START Source document

Frame B - Consciousness
There's another (deeper?) level, an alternate frame, with which to look at what we're doing. All the way back in the original IS call over a year ago, I was talking about the importance of awareness. To clarify my definitions:
- Attention as the focused spotlight of what we know we're "paying attention to"
- Awareness as the broad field of what we're "aware of" on some level even if we're not paying attention to it at the moment.
So attention is small and narrow, awareness is broad and diffuse, and this "spotlight model" of attention is aligned with the usage of McGilchrist, Ashcroft, and the broad meditation/mindfulness field (and partly conflicts with some neuroscience usage).
As a frame for Intentional Society, I'd characterize our practices as intentionally playing with, expanding, focusing, shifting, our attention and/or awareness. We practice awareness of our attention, in order to focus on what we want, e.g. in EC paying attention to our understanding of the speaker versus the reactions or judgements that our attention might usually wander to. When we place our attention on our awareness, it expands, e.g. in Circling we notice more about what our bodies are signaling, and that the stories in our head are stories inside our heads, distinct and different from what's inside someone else's head across from us. This frame feels harder to communicate — wobbly, without confidence in transmission/understanding.
Synthesis?
Increasing our self-awareness is (mostly?) the core of the mindfulness movement. Increasing our other-awareness is (arguably?) the core of social skills and systems thinking. Relating and connecting these things brings us to the subject-object shift that is very much the core of Adult Development — gaining an "outside view" on things we used to be trapped inside of, unaware of other possibilities.
Perceiving, expressing, and interpreting are 3 core skill areas in which to practice expanding our awareness. AND Focusing/harnessing our attention and expanding our awareness are core skills we can apply to being with ourselves, others, and systems in the world.
We do these activities to expand our consciousness. AND We expand our consciousness in order to improve our abilities/capacity in our actions/activities.
So many words... too many words indicate not enough understanding — it doesn't feel simple (yet?) to mash all that together. There are these core activities... and these core aspects of being conscious... and a fuzzy relationship with undefined (and circular-feeling) flow.
We want to grow to be the people we want to be — for me, that's a person with secure emotional grounding, deep and wide compassion, skillful relating to my parts and others, unhijackable sensemaking, boldness and humility, deep acceptance and courageous action.
Last Sunday we produced some developmental "headlines" and/or themes. After that zooming-in, we'll zoom out this week, using Empathy Circling to practice hearing others and ourselves. Speaking, hearing, reflecting, listening — these things change us, and in a nourishing way. We know what to do, even as we (or at least I) keep searching for the unification of the layers of why.

END Source document
START Data under study

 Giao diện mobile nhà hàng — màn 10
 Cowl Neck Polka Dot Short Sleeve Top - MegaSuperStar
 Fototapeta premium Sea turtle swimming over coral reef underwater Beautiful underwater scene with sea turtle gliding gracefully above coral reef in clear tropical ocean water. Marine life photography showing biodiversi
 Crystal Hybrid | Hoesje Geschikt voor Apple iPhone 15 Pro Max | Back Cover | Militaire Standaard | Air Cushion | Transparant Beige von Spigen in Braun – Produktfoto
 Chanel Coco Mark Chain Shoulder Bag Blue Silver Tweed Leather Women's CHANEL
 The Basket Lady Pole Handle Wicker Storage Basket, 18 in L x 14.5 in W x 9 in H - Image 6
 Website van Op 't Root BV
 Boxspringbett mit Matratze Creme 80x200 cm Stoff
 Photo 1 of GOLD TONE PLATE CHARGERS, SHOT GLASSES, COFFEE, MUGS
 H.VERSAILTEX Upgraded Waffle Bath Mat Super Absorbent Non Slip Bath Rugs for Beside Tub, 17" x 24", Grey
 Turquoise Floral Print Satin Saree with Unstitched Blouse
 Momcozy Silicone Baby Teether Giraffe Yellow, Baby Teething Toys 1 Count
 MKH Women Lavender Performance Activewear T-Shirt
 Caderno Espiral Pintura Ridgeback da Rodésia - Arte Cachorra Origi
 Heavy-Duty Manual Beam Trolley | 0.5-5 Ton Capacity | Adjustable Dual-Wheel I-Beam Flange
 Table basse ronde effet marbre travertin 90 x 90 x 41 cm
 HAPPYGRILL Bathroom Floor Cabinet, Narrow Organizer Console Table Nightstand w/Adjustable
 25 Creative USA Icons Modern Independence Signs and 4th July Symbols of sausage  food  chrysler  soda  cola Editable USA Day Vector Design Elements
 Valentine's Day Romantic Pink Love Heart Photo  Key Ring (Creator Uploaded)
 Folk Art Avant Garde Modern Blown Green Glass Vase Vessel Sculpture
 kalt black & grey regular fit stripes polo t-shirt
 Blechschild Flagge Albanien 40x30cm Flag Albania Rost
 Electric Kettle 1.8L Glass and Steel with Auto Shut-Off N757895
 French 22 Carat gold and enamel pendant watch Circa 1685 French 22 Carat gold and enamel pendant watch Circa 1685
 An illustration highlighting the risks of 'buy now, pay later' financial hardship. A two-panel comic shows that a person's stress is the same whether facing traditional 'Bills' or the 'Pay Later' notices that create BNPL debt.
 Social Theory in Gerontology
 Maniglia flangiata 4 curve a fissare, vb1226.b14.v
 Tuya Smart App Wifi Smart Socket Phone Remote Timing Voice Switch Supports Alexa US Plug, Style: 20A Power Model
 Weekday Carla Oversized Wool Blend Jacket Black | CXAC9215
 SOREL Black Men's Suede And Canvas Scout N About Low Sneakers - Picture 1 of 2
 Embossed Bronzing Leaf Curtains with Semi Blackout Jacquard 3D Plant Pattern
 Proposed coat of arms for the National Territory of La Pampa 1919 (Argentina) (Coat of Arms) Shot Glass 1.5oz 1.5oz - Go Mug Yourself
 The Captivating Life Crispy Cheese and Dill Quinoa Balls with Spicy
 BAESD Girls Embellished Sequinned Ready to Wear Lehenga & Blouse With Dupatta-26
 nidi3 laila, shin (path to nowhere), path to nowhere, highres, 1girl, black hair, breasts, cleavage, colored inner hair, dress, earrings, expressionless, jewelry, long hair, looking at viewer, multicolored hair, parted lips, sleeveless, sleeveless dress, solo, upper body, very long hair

END Data under study

● **Problem description**:
Write out the passage on attention and awareness again from "Increasing our self-awareness" up to and including "in our actions/activities.", swapping "systems thinking" for "big-picture thinking". The data above is separate material from the passage on attention and awareness.

● **Written answer**:
Increasing our self-awareness is (mostly?) the core of the mindfulness movement. Increasing our other-awareness is (arguably?) the core of social skills and big-picture thinking. Relating and connecting these things brings us to the subject-object shift that is very much the core of Adult Development — gaining an "outside view" on things we used to be trapped inside of, unaware of other possibilities.
Perceiving, expressing, and interpreting are 3 core skill areas in which to practice expanding our awareness. AND Focusing/harnessing our attention and expanding our awareness are core skills we can apply to being with ourselves, others, and systems in the world.
We do these activities to expand our consciousness. AND We expand our consciousness in order to improve our abilities/capacity in our actions/activities.